**기록 목록**
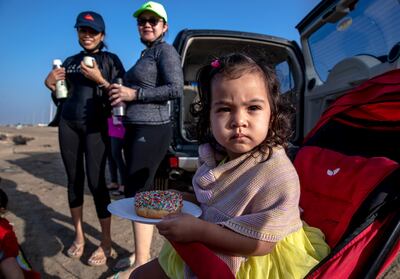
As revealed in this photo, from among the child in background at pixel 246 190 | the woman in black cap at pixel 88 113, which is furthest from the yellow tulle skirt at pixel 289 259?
the woman in black cap at pixel 88 113

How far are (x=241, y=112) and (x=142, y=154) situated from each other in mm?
1249

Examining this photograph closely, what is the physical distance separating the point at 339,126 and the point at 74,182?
6.65 ft

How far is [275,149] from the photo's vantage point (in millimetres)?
1219

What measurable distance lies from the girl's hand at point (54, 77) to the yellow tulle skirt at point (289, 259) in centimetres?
194

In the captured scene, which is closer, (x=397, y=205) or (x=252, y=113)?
(x=397, y=205)

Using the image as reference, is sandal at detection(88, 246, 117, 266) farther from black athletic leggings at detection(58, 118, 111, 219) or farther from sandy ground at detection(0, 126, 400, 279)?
black athletic leggings at detection(58, 118, 111, 219)

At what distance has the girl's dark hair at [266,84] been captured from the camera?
1.22 m

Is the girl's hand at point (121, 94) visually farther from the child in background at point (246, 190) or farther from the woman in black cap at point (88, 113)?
the child in background at point (246, 190)

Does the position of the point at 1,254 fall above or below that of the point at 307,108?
below

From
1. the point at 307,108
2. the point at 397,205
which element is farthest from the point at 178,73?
the point at 307,108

**문제 제시**
위의 기록 전체를 한 글자도 바꾸지 말고 그대로 옮겨 쓰십시오. 그림은 답에 넣지 마십시오.

**이 문제의 답**
As revealed in this photo, from among the child in background at pixel 246 190 | the woman in black cap at pixel 88 113, which is furthest from the yellow tulle skirt at pixel 289 259?
the woman in black cap at pixel 88 113

How far are (x=241, y=112) and (x=142, y=154) situated from each other in mm?
1249

Examining this photograph closely, what is the physical distance separating the point at 339,126 and the point at 74,182?
6.65 ft

How far is [275,149] from the photo's vantage point (in millimetres)?
1219

What measurable distance lies from the girl's hand at point (54, 77) to the yellow tulle skirt at point (289, 259) in centimetres?
194

In the captured scene, which is closer, (x=397, y=205) or (x=252, y=113)?
(x=397, y=205)

Using the image as reference, is sandal at detection(88, 246, 117, 266) farther from black athletic leggings at detection(58, 118, 111, 219) or farther from sandy ground at detection(0, 126, 400, 279)?
black athletic leggings at detection(58, 118, 111, 219)

At what distance has the girl's dark hair at [266,84] been captured from the camera?
1.22 m

Is the girl's hand at point (121, 94) visually farther from the child in background at point (246, 190) or farther from the woman in black cap at point (88, 113)?
the child in background at point (246, 190)

Does the position of the point at 1,254 fall above or below that of the point at 307,108?
below

From
1. the point at 307,108
2. the point at 397,205
which element is farthest from the point at 178,73?
the point at 307,108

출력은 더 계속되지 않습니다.